Кики сдержалась. Открыла сумочку, пошарила в ней в поисках блеска для губ. Леви, от скуки пинавший гравий, спросил у нее, кто тот увешанный толстыми золотыми цепями тип с собакой-поводырем. Наверное, мэр, предположила Кики. Мэр Лондона? Угукнув в ответ, Кики снова отвернулась и встала на цыпочки, глядя поверх голов. Она искала Монти. Любопытно на него посмотреть. Как выглядит человек, потерявший бесконечно обожаемую супругу? Леви продолжал допытываться: «Всего города? Как мэр Нью-Йорка?» Может, и не всего, раздраженно отмахнулась Кики, может, только вот этого места.
- Не, серьезно… Ни фига себе, - сказал Леви и оттянул жесткий воротник рубашки.

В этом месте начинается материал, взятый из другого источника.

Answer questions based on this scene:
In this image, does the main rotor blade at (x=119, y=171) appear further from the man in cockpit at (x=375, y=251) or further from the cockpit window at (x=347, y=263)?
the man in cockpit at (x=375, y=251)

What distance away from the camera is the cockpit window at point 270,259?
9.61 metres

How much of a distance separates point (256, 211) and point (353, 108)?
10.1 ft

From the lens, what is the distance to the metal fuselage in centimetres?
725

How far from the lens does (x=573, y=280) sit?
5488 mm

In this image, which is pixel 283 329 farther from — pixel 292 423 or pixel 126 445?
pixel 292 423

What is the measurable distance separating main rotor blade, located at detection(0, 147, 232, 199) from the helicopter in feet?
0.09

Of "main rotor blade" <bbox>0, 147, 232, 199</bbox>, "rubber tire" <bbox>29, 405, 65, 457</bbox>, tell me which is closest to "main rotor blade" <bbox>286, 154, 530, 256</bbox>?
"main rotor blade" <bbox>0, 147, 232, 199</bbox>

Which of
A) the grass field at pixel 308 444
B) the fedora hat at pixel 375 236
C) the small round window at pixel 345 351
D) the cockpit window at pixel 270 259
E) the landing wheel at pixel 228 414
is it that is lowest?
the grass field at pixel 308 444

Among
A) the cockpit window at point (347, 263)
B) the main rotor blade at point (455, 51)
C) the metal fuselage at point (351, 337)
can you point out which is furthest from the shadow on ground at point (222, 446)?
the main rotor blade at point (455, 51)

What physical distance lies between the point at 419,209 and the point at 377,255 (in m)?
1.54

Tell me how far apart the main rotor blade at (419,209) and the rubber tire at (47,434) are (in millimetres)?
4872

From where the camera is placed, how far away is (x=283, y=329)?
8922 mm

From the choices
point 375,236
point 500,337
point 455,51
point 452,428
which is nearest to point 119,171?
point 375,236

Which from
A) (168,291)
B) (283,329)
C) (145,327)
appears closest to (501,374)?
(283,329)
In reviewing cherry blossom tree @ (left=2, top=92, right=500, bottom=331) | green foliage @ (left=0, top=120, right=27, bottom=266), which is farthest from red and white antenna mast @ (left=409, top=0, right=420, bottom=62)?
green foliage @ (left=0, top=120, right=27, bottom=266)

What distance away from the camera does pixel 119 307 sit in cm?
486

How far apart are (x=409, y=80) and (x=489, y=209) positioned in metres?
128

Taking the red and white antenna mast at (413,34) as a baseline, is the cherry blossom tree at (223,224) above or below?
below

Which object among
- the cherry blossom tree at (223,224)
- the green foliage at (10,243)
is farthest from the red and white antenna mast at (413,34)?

Это были первые в его жизни похороны, но важнее было другое. Нереальное сборище! Дикая классовая мешанина (поразительная даже для такого американизированного подростка, как Леви) и, несмотря на тянущуюся по всему периметру полуметровую кирпичную стену, никакой уединенности. Безостановочно проносились машины и автобусы; горластые школьники курили, показывали на собравшихся пальцем и шушукались; как видения, проплывали мусульманки в полном хиджабе.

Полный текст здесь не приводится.